In fact, in the general scheme of things, the savings are miniscule. An average 400 new entrants into RT every year will amount to an estimated €220k savings in the current year. This in the face of a HSE projected overrun of their 2019 budget in excess of €150m. However even the language used by the Minister is problematic as money spent on education should be considered an investment and not a cost.

The reality is that there is no equity in how the state treats people with a disability, especially in the area of training and education.  The very fact that it falls under the aegis of the Department of Health rather that the Department of Education tells us all we need to know. The Department of Health is about care and not about education.  Learning outcomes in most RT institutions are not measured and the quality of input varies considerably ranging from QQI courses to endless visits to Coffee shops under the guise of community integration.

If the Minister was really interested in equity he would address these issues. He would have a root and branch review of RT which includes real consultation with those most affected. The Minister would address the scandal that excludes them from accessing third level education in any meaningful numbers.  In fact, he would hand training for people with disabilities over to the ETB system that has education and training expertise
But, of course, Minister Harris is not interested in equity, training or work opportunities for people with disabilities.

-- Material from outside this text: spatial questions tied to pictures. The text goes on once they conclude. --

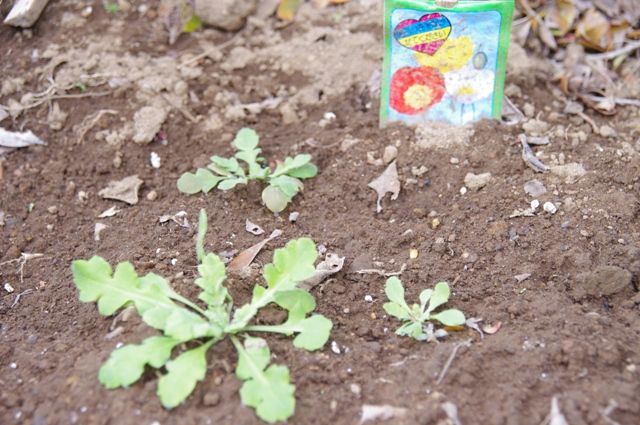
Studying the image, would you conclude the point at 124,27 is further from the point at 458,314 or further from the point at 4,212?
the point at 458,314

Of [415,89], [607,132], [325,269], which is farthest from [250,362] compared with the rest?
[607,132]

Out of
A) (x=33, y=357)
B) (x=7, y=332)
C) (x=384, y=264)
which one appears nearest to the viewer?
(x=33, y=357)

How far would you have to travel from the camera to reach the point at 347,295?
233cm

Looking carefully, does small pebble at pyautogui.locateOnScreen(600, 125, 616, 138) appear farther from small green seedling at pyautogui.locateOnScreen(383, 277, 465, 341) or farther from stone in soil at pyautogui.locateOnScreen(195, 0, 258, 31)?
stone in soil at pyautogui.locateOnScreen(195, 0, 258, 31)

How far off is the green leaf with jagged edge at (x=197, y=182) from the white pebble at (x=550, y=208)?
1236mm

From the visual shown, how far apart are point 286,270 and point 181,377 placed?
1.51ft

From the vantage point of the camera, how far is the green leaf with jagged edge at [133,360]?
1871 millimetres

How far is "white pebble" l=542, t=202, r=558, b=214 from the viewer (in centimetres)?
251

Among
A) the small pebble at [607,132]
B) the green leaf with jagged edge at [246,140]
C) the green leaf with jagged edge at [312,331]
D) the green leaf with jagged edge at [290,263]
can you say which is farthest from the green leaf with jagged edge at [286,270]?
the small pebble at [607,132]

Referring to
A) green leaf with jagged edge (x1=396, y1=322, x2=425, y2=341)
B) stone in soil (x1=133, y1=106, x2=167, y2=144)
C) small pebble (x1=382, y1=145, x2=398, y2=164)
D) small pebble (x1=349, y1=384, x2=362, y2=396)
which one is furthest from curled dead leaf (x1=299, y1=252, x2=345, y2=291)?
stone in soil (x1=133, y1=106, x2=167, y2=144)

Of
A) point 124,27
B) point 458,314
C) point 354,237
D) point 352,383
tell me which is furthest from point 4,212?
point 458,314

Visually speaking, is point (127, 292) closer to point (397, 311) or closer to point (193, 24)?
point (397, 311)

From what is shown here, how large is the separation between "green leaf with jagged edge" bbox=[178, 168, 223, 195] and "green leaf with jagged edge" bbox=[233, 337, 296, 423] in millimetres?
913

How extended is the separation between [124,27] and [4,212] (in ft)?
3.72
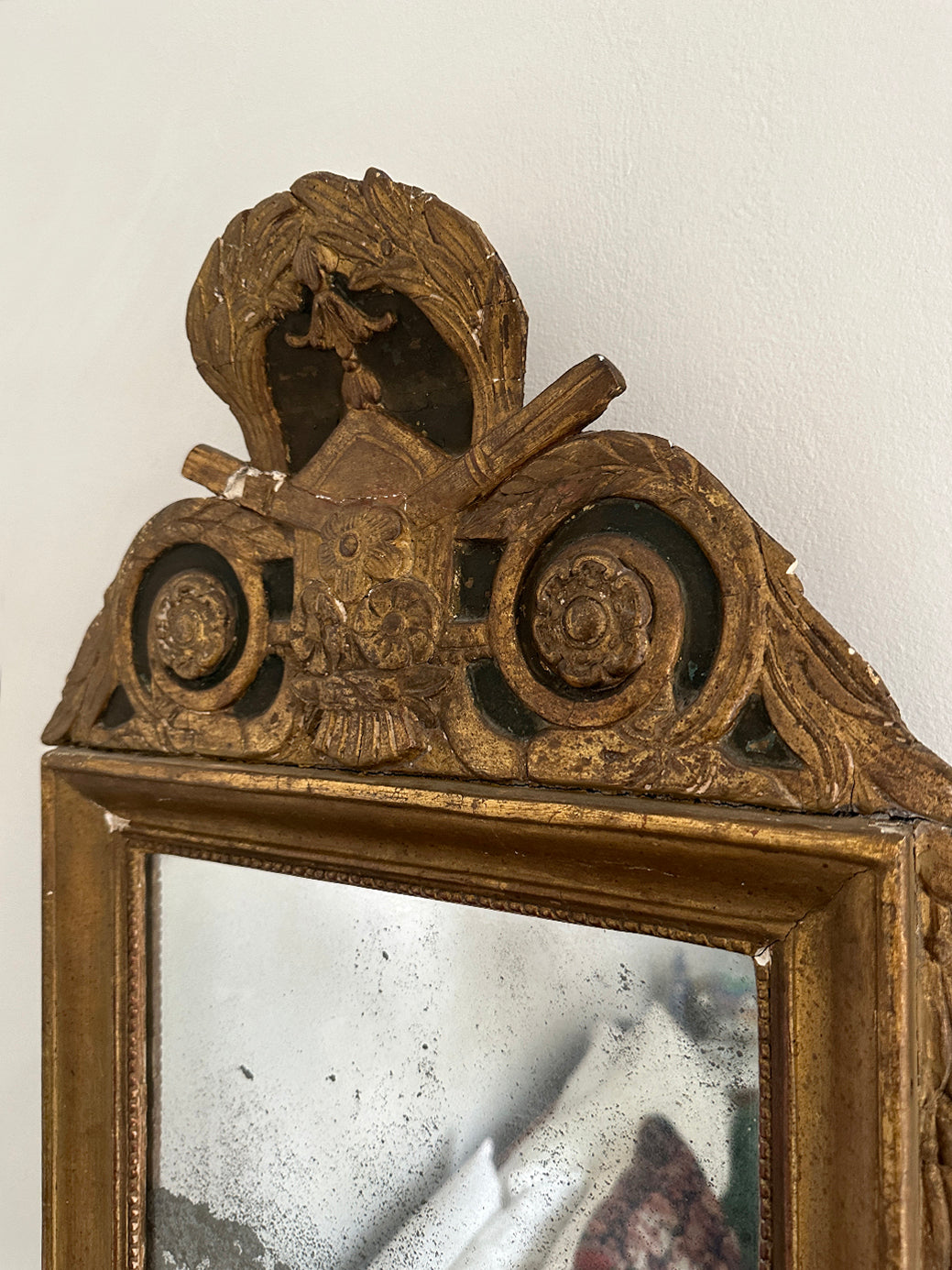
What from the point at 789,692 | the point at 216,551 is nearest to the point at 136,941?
the point at 216,551

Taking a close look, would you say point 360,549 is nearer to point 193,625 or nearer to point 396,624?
point 396,624

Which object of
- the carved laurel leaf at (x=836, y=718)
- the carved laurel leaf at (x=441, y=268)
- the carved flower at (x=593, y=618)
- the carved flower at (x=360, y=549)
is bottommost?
the carved laurel leaf at (x=836, y=718)

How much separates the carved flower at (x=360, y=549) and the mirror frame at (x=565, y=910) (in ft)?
→ 0.44

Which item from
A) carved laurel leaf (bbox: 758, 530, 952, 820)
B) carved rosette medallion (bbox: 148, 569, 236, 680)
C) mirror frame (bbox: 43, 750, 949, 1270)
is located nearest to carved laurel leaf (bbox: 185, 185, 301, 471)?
carved rosette medallion (bbox: 148, 569, 236, 680)

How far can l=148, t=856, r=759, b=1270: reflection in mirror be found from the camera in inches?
20.6

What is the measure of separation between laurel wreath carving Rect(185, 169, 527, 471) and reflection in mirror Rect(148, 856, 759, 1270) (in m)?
0.35

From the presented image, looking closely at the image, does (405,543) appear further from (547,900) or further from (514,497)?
(547,900)

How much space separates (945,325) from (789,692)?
236 millimetres

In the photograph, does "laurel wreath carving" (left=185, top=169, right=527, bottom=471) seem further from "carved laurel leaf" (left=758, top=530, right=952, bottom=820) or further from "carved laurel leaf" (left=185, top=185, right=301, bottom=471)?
"carved laurel leaf" (left=758, top=530, right=952, bottom=820)

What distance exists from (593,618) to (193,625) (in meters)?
0.33

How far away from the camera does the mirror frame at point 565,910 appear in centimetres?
44

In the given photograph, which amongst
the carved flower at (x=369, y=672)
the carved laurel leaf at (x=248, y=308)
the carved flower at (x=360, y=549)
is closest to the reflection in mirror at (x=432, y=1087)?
the carved flower at (x=369, y=672)

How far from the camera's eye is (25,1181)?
966mm

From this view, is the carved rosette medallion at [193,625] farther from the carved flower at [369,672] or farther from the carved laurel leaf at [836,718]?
the carved laurel leaf at [836,718]
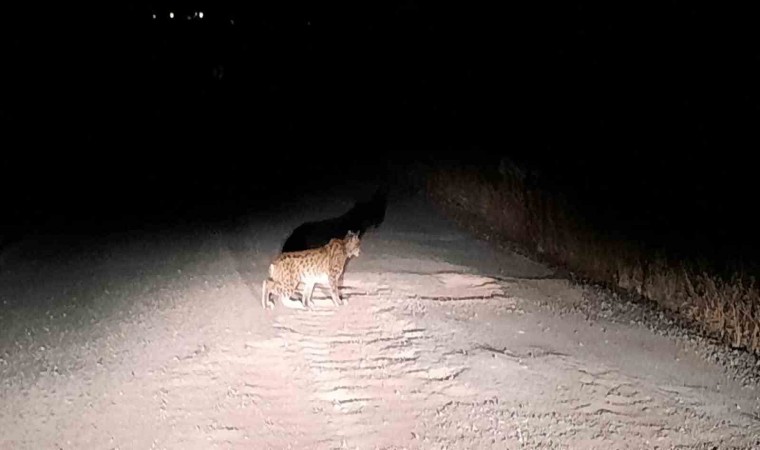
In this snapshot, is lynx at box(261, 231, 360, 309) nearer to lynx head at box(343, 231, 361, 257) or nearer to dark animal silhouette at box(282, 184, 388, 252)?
lynx head at box(343, 231, 361, 257)

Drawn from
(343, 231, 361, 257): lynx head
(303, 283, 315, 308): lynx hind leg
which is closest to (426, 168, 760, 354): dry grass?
(343, 231, 361, 257): lynx head

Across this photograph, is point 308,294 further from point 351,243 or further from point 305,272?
point 351,243

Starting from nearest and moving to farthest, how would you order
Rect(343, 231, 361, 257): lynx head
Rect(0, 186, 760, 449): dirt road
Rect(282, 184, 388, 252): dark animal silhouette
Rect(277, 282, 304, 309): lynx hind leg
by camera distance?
Rect(0, 186, 760, 449): dirt road
Rect(277, 282, 304, 309): lynx hind leg
Rect(343, 231, 361, 257): lynx head
Rect(282, 184, 388, 252): dark animal silhouette

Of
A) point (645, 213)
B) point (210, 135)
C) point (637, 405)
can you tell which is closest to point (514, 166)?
point (645, 213)

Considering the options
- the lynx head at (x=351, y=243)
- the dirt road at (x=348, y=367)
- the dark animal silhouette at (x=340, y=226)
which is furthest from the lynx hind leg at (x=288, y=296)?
the dark animal silhouette at (x=340, y=226)

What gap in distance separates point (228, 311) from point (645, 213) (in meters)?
7.29

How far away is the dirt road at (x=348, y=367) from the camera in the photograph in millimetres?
6941

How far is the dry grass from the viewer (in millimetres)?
9883

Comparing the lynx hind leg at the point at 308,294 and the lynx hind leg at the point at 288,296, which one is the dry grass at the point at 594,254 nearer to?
the lynx hind leg at the point at 308,294

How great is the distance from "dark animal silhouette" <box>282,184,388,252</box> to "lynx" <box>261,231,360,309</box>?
245 centimetres

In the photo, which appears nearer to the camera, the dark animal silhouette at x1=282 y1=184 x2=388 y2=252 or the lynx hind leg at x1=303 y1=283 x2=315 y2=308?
the lynx hind leg at x1=303 y1=283 x2=315 y2=308

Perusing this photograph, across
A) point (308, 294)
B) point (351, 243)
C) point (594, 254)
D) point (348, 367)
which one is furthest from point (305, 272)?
point (594, 254)

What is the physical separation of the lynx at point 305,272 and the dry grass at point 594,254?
12.6 ft

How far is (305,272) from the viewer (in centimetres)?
972
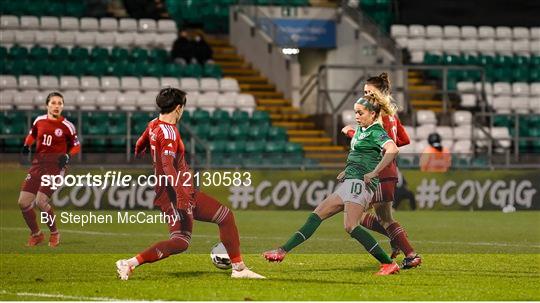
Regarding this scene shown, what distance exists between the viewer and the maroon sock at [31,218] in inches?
556

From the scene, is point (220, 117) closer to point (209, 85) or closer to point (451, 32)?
point (209, 85)

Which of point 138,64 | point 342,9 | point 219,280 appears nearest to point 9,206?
point 219,280

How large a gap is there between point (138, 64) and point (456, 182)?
963 centimetres

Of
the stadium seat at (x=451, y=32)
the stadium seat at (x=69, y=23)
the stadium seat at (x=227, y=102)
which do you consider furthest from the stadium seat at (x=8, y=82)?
the stadium seat at (x=451, y=32)

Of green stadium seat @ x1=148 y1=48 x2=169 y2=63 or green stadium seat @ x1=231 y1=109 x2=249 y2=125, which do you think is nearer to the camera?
green stadium seat @ x1=231 y1=109 x2=249 y2=125

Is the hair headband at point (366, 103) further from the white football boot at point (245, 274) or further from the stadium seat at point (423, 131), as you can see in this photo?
the stadium seat at point (423, 131)

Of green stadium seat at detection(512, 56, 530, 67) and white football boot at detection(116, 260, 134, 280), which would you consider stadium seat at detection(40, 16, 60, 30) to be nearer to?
green stadium seat at detection(512, 56, 530, 67)

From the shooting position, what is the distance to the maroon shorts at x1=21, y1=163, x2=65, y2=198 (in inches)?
562

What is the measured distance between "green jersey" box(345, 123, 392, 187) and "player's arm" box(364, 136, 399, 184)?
0.42 ft

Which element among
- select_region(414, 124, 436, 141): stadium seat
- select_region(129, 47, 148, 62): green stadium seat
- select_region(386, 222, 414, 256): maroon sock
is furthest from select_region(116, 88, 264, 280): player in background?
select_region(129, 47, 148, 62): green stadium seat

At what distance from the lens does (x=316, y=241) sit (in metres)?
16.8

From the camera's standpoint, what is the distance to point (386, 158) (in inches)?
457

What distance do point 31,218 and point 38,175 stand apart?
1.83 feet

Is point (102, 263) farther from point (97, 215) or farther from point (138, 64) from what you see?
point (138, 64)
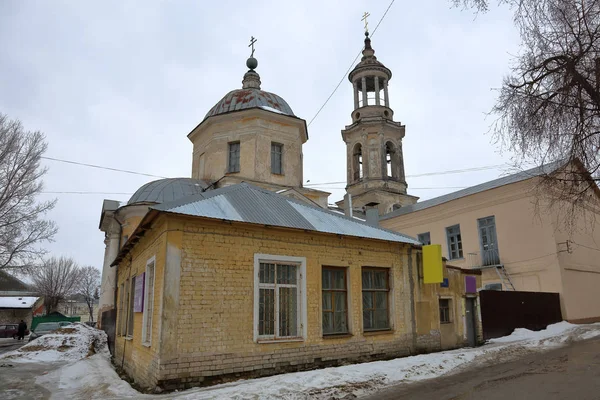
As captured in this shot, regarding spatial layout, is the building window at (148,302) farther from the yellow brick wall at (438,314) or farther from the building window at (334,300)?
the yellow brick wall at (438,314)

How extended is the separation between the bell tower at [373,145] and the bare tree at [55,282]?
4300 cm

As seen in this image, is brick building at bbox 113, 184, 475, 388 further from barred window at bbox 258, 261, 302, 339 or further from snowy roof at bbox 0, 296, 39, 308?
snowy roof at bbox 0, 296, 39, 308

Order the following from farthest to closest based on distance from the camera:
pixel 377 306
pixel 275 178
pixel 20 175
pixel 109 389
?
pixel 20 175, pixel 275 178, pixel 377 306, pixel 109 389

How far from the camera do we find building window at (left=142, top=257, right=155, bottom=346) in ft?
29.5

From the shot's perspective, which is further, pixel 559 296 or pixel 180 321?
pixel 559 296

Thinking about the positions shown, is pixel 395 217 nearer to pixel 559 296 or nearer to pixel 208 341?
pixel 559 296

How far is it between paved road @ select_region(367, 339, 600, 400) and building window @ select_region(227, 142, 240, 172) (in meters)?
13.7

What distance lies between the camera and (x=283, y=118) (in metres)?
21.1

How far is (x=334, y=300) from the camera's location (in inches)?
416

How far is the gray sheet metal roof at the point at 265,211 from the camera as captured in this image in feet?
29.6

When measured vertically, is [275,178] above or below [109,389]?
above

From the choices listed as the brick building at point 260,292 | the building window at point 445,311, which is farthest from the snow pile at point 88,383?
the building window at point 445,311

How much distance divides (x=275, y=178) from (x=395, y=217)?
31.9 ft

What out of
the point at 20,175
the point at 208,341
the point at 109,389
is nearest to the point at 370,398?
the point at 208,341
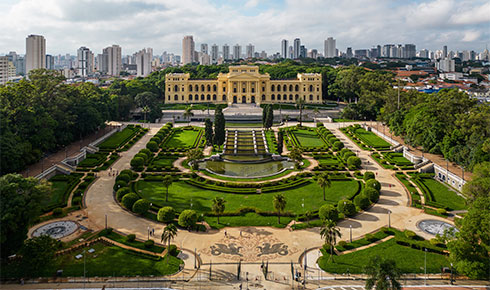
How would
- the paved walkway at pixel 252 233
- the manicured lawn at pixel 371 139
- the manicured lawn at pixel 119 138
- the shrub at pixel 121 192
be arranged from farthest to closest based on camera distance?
the manicured lawn at pixel 371 139, the manicured lawn at pixel 119 138, the shrub at pixel 121 192, the paved walkway at pixel 252 233

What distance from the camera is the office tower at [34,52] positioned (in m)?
126

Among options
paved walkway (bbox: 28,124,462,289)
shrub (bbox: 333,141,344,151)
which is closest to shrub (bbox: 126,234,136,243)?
paved walkway (bbox: 28,124,462,289)

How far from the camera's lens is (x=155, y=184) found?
135 feet

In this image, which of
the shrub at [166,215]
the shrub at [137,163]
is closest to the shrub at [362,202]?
the shrub at [166,215]

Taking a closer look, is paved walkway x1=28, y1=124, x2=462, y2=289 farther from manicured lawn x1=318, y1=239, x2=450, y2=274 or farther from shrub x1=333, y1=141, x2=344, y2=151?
shrub x1=333, y1=141, x2=344, y2=151

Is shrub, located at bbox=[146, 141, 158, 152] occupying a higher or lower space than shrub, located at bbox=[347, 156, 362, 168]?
higher

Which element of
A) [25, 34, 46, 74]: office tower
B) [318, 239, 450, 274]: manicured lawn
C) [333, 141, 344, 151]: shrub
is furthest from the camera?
[25, 34, 46, 74]: office tower

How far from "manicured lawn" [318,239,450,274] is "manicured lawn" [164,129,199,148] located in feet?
122

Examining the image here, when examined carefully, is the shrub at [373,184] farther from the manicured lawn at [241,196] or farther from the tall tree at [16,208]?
the tall tree at [16,208]

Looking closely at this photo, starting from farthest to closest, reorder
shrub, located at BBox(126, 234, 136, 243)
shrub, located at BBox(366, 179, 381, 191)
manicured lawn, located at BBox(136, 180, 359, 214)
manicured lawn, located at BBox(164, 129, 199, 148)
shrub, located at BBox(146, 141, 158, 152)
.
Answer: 1. manicured lawn, located at BBox(164, 129, 199, 148)
2. shrub, located at BBox(146, 141, 158, 152)
3. shrub, located at BBox(366, 179, 381, 191)
4. manicured lawn, located at BBox(136, 180, 359, 214)
5. shrub, located at BBox(126, 234, 136, 243)

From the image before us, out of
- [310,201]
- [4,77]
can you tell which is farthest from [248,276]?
[4,77]

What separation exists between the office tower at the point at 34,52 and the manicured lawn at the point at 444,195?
128 meters

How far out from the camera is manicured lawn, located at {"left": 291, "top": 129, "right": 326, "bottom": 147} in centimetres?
6055

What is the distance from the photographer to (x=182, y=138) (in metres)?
64.3
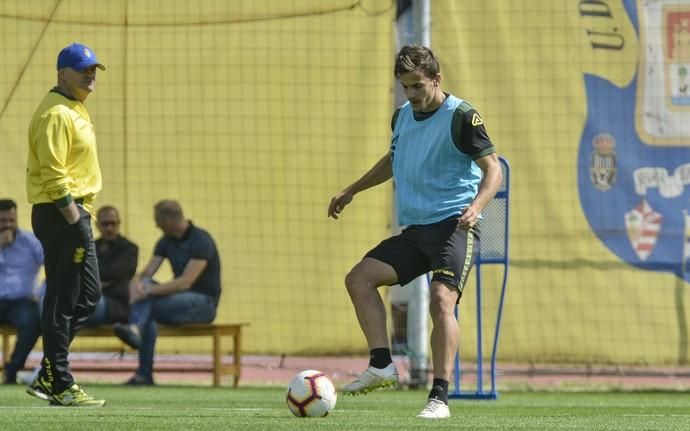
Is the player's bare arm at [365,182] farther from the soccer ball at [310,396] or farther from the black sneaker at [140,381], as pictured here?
the black sneaker at [140,381]

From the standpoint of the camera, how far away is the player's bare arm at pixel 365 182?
25.9 feet

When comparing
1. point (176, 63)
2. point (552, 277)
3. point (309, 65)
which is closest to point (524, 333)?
point (552, 277)

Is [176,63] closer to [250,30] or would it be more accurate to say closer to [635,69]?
[250,30]

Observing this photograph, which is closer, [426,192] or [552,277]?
[426,192]

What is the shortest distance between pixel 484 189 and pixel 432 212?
0.34 m

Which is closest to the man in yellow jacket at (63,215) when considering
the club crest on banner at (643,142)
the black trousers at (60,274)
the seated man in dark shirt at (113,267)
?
the black trousers at (60,274)

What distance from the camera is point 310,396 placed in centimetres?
715

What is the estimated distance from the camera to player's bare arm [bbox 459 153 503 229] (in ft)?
23.1

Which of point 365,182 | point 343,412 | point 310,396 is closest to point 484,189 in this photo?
point 365,182

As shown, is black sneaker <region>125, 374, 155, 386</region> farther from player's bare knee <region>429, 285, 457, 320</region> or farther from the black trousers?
player's bare knee <region>429, 285, 457, 320</region>

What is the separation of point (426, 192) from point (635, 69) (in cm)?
563

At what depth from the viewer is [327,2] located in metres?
13.1

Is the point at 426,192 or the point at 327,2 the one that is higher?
the point at 327,2

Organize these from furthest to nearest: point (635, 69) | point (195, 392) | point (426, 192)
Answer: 1. point (635, 69)
2. point (195, 392)
3. point (426, 192)
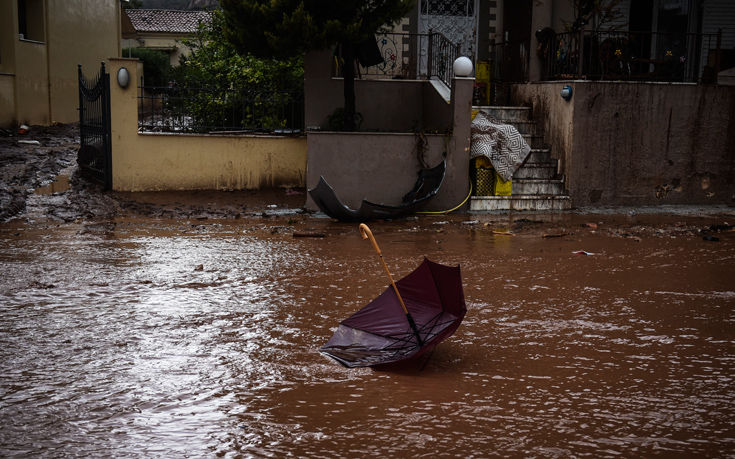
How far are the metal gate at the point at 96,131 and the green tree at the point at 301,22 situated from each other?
274 cm

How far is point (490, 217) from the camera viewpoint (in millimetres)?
12273

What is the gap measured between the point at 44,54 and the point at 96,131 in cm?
1135

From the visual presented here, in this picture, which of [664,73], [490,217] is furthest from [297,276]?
[664,73]

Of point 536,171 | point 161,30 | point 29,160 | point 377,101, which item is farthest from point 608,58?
point 161,30

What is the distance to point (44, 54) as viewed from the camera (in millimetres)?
23016

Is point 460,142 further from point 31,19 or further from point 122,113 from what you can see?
point 31,19

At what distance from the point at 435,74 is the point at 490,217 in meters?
4.27

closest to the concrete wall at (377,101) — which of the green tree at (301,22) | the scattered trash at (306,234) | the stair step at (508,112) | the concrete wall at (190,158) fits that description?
the concrete wall at (190,158)

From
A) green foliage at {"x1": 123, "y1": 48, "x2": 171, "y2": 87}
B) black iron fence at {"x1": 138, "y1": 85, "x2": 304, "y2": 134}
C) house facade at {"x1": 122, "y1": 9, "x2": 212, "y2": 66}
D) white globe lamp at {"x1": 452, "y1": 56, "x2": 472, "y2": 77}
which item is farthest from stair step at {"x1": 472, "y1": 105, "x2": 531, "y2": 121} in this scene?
house facade at {"x1": 122, "y1": 9, "x2": 212, "y2": 66}

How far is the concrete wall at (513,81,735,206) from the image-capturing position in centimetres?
1306

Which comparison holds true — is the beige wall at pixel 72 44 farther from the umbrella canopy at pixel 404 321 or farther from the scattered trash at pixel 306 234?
the umbrella canopy at pixel 404 321

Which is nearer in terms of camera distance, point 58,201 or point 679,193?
point 58,201

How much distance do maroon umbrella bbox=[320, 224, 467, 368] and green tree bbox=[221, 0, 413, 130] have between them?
7140 millimetres

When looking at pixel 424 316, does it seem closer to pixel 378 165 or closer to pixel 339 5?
pixel 378 165
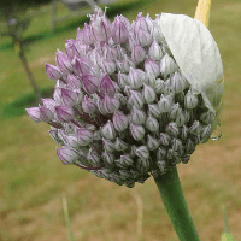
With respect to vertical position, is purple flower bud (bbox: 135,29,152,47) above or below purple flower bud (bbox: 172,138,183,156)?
above

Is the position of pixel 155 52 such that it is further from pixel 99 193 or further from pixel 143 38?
pixel 99 193

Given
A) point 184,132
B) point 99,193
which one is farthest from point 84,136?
point 99,193

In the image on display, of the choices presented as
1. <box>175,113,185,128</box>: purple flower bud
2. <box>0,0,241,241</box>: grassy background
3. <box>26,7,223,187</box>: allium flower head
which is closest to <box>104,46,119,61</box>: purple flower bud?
<box>26,7,223,187</box>: allium flower head

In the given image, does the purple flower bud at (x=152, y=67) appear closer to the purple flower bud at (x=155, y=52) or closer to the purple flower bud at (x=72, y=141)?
the purple flower bud at (x=155, y=52)

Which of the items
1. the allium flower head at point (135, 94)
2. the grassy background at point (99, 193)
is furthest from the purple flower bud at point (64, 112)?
the grassy background at point (99, 193)

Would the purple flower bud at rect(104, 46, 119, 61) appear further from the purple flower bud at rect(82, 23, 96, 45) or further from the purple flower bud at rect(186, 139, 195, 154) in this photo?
the purple flower bud at rect(186, 139, 195, 154)
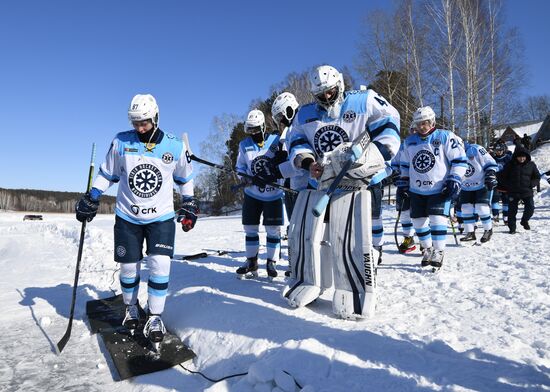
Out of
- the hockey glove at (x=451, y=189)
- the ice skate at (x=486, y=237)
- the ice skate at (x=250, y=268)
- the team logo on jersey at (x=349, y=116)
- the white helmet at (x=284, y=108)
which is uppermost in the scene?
the white helmet at (x=284, y=108)

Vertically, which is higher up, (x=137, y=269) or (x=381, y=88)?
(x=381, y=88)

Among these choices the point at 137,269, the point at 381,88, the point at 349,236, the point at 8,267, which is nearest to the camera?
the point at 349,236

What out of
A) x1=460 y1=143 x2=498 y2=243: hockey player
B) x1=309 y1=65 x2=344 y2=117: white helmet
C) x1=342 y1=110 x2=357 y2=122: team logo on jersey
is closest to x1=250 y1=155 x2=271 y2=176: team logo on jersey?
x1=309 y1=65 x2=344 y2=117: white helmet

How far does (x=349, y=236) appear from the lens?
3773 mm

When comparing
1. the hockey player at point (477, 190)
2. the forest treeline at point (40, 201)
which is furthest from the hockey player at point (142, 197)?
the forest treeline at point (40, 201)

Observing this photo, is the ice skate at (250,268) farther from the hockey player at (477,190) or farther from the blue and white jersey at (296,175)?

His ambition is to become Taoiseach.  His reputation was severely tarnished by the Children’s Hospital debacle.  Picking on a vulnerable group to save a miniscule amount of money has more to do with him being blindsided by The Rehab Group just before the Local Elections, forcing him to plug a €2m hole in the Department Budget to meet their demands. What is despicable is that he tries to cloak this decision in the language of equity.

Is it any wonder then that with people like Simon in government that people with disabilities are more likely to be unemployed, on the poverty line, with less access to third level education?  No, Minister, this is not equity.  I wonder do you even know the meaning of that word as this decision is a further abuse of those with disabilities.